I understand we are working in the interaction picture whereby states evolve via the Unitary Operataor EQ 2.10 in the notes(I think this is possibly called Dyson's formula) and operators evolve via ##e^{-iH_o t/\bar{h}}O(t=0)e^{iH_0 t\/\bar{h}}=O(t=t)## (*), where ##H_0## is the unperturbed Hamiltonian and ##O## an operator.

I follow up until the top of page 56, but am stuck on the next part when we 'insert complete basis of the energy eigenstates of ##H_0##
page56.png
First of all, let me check my understanding on the notation and concepts. So we have a system perturbed by ##\Delta{H(t)}## and at the top of page 54, where we say ##H_0 |m>=E_m |m> ,m> ## (**)the energy eigentates of ##H_0##. Now to check when we speak of the ground-state |0> (obtained by evolving ##t \to -\infty ## etc) , would one also refer to this, then, as a eigenstate of ##H_0##.

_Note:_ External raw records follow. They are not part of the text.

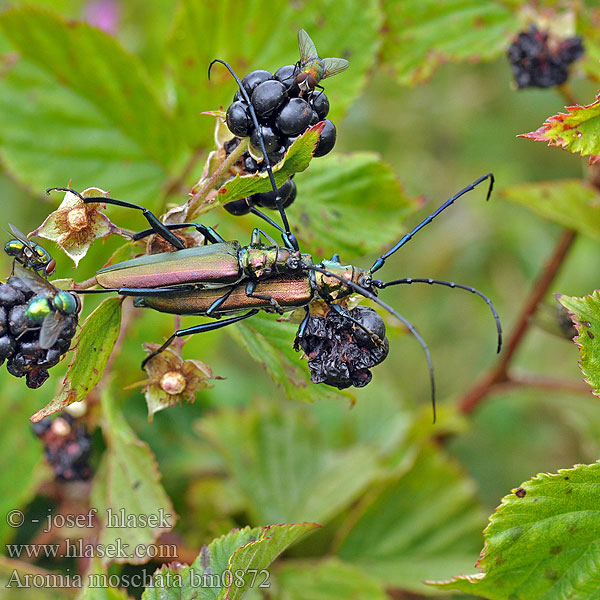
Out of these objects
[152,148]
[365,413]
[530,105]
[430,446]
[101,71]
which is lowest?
[430,446]

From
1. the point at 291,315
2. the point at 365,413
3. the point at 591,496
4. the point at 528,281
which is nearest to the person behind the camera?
the point at 591,496

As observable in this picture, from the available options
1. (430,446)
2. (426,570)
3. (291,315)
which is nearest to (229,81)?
(291,315)

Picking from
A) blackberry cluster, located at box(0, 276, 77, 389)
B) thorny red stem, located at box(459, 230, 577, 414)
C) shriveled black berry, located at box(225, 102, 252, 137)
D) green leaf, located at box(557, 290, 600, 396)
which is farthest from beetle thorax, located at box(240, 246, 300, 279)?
thorny red stem, located at box(459, 230, 577, 414)

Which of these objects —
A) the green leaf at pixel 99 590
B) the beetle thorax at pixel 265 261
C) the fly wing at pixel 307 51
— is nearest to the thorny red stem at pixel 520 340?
the beetle thorax at pixel 265 261

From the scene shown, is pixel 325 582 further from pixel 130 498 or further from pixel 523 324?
pixel 523 324

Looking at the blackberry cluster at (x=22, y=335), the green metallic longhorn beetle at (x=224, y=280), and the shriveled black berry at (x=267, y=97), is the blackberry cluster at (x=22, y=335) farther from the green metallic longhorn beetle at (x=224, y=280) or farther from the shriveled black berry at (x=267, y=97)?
the shriveled black berry at (x=267, y=97)

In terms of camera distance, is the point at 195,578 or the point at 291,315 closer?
the point at 195,578

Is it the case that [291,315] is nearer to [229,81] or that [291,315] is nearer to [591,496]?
[591,496]

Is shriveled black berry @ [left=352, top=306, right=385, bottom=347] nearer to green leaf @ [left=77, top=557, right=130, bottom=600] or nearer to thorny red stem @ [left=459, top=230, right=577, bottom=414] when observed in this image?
green leaf @ [left=77, top=557, right=130, bottom=600]
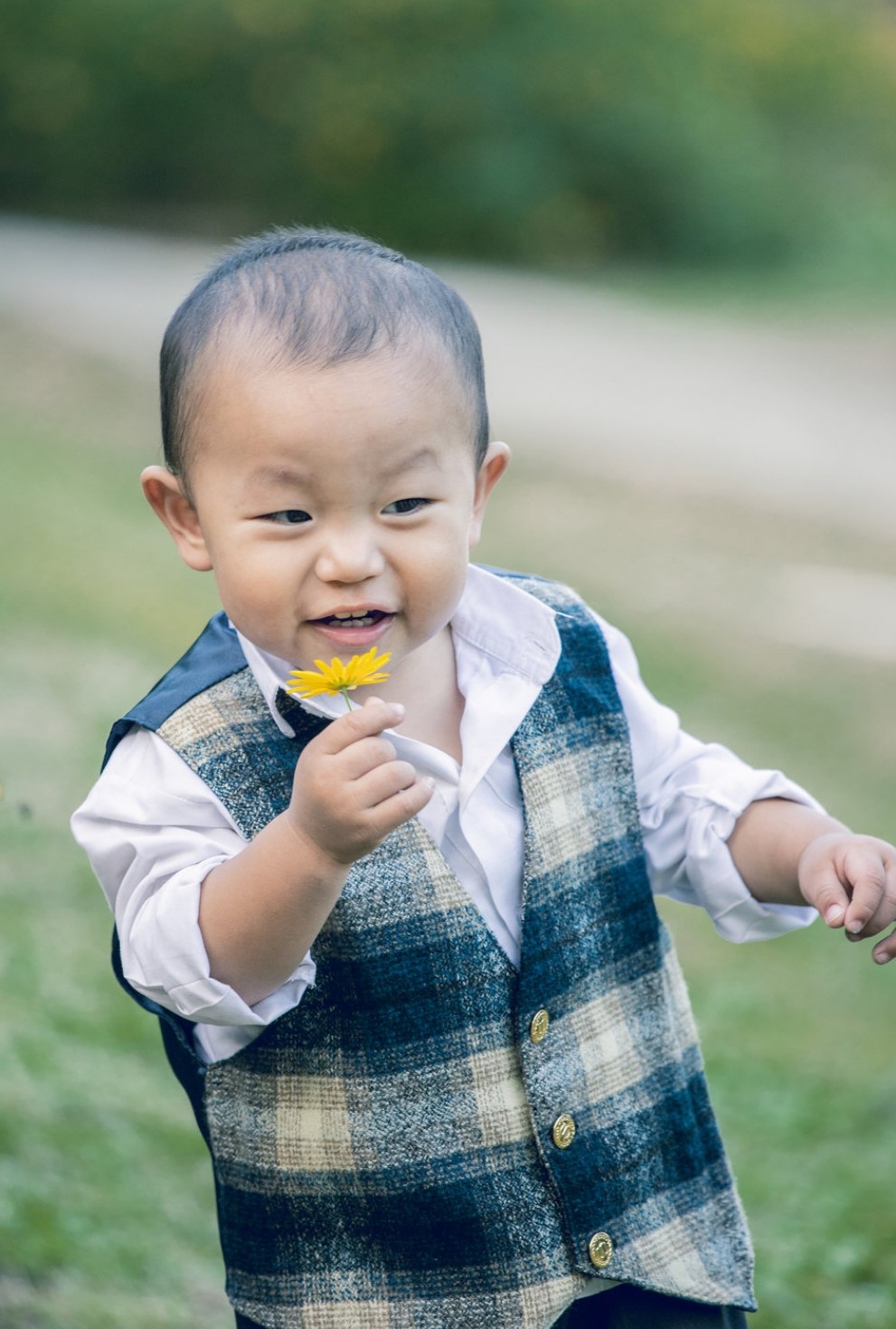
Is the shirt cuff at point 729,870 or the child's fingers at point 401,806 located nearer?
the child's fingers at point 401,806

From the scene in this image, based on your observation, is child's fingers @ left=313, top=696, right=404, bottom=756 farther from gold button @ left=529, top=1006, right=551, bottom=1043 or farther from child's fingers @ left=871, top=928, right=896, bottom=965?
child's fingers @ left=871, top=928, right=896, bottom=965

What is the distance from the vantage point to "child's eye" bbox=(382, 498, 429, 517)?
1304 mm

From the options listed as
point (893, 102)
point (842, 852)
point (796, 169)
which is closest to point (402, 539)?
point (842, 852)

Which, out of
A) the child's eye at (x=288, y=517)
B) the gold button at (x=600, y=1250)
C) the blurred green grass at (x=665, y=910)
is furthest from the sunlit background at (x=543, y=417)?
the child's eye at (x=288, y=517)

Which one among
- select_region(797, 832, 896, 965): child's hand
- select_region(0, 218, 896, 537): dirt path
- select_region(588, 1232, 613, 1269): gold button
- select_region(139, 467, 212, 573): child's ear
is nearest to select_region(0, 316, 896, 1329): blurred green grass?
select_region(0, 218, 896, 537): dirt path

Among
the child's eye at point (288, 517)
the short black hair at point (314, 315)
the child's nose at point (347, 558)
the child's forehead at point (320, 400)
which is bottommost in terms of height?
the child's nose at point (347, 558)

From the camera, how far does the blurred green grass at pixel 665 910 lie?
2314 mm

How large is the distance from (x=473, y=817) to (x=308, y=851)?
0.81 feet

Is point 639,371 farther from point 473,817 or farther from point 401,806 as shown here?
point 401,806

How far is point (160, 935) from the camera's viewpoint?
126 cm

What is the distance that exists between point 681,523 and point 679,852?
4734 mm

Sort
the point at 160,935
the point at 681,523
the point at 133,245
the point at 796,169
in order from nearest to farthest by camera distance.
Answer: the point at 160,935, the point at 681,523, the point at 133,245, the point at 796,169

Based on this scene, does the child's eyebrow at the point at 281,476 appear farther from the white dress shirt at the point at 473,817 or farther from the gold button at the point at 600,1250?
the gold button at the point at 600,1250

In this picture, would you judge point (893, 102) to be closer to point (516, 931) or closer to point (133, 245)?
point (133, 245)
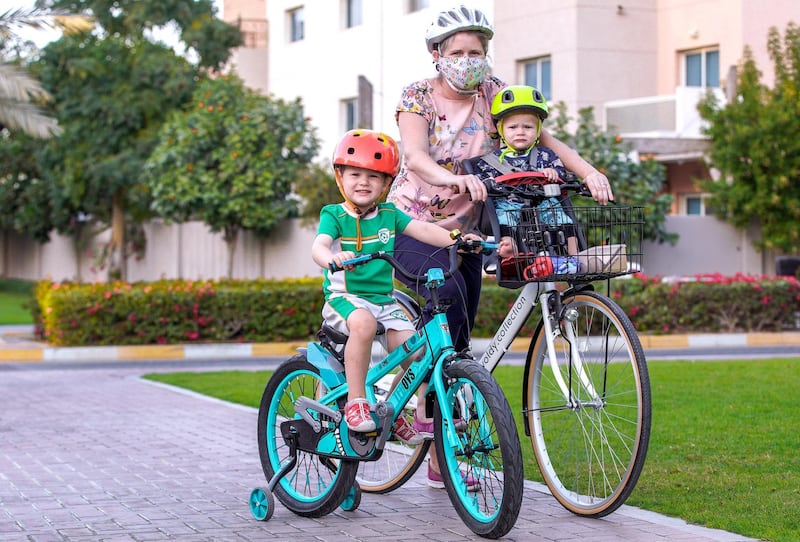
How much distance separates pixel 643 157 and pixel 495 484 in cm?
2033

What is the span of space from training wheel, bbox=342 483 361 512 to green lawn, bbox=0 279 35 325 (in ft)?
47.1

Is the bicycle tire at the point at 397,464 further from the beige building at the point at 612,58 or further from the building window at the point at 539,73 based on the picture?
the building window at the point at 539,73

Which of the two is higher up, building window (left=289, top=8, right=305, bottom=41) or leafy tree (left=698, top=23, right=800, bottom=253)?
building window (left=289, top=8, right=305, bottom=41)

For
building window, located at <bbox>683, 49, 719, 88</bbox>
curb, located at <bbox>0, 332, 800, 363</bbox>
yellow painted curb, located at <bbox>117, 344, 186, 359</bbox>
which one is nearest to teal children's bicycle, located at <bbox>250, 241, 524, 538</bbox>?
curb, located at <bbox>0, 332, 800, 363</bbox>

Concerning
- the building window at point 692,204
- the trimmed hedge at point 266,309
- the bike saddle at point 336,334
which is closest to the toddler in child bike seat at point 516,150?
the bike saddle at point 336,334

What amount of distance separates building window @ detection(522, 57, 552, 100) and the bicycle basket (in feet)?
78.6

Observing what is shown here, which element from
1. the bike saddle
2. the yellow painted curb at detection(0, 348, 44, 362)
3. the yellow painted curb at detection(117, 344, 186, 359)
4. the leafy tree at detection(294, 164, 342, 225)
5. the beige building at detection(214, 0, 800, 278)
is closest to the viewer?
the bike saddle

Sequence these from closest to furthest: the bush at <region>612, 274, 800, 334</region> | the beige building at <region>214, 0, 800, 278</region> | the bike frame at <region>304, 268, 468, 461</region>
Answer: the bike frame at <region>304, 268, 468, 461</region> < the bush at <region>612, 274, 800, 334</region> < the beige building at <region>214, 0, 800, 278</region>

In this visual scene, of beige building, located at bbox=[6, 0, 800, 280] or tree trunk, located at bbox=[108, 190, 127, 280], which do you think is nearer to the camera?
beige building, located at bbox=[6, 0, 800, 280]

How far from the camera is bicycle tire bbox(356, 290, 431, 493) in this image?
6250 millimetres

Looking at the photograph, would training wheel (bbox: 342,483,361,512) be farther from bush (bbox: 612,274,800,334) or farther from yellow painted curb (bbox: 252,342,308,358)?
bush (bbox: 612,274,800,334)

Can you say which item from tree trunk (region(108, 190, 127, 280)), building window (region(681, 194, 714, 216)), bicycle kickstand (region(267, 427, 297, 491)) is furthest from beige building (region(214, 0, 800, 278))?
bicycle kickstand (region(267, 427, 297, 491))

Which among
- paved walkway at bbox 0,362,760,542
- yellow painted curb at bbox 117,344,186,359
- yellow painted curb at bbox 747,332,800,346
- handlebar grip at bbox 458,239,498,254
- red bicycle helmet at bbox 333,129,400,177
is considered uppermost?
red bicycle helmet at bbox 333,129,400,177

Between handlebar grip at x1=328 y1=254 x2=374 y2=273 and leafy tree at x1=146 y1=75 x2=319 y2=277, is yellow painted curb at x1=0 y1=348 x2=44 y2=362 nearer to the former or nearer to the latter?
leafy tree at x1=146 y1=75 x2=319 y2=277
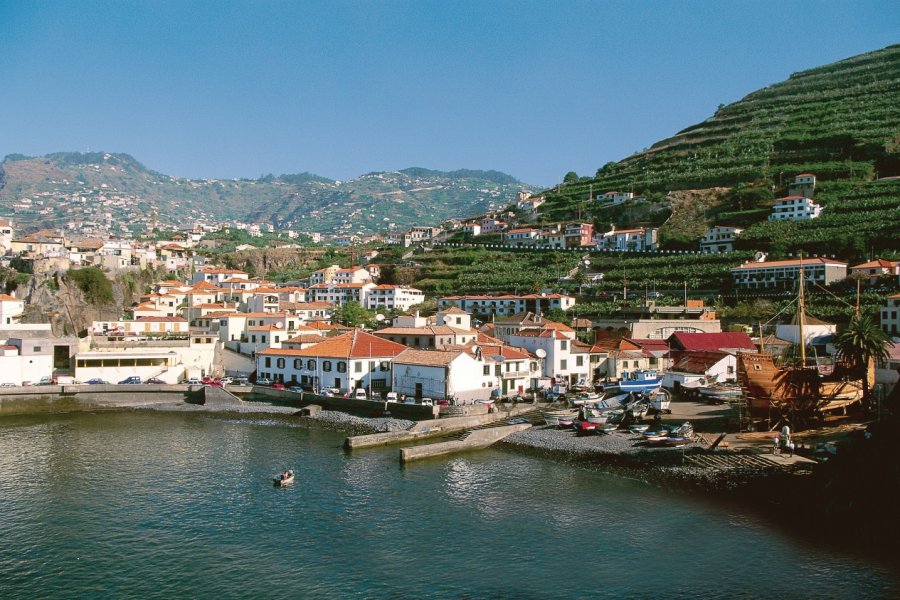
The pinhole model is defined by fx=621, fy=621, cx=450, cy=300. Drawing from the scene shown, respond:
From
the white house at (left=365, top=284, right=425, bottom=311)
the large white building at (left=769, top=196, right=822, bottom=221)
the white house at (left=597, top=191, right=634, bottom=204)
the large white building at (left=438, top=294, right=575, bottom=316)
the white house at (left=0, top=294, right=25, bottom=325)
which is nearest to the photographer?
the white house at (left=0, top=294, right=25, bottom=325)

Most importantly, when we use the notation ## | n> ## as the complete eigenbasis, we are referring to the perturbed states right? So to get from the expression at the top of page 56 to the next expression, we have already input the time evolution of the state 0>, but not n> (and not the operator )?

But if so, I am totally stuck how we then get the next line, since there seems to be no further use of the unitary operator ##U(t)## but instead two applications of something similar to (*).

However to deal with the ##J_x(t)## wouldn't we get for this term ##J_x(t) \to e^{-iH_o t/\bar{h}}J_x(t=0)e^{iH_0 t\bar{h}} ##. Now I'm confused also how once translates ##H_0## to a specific energy- ##H_0## tells us the system is in the unperturbed state right? I.E any of one of these eigenstates which satisfy (**)? So where have we picked and chose ##E_n## and ##E_0## from? Have we assumed the system is in the state with energy ##E_0## at ##t=0##, and then ##E_n## is the system at time ##t##? what has actually allowed us to replace ##H_0## with ##E_i##.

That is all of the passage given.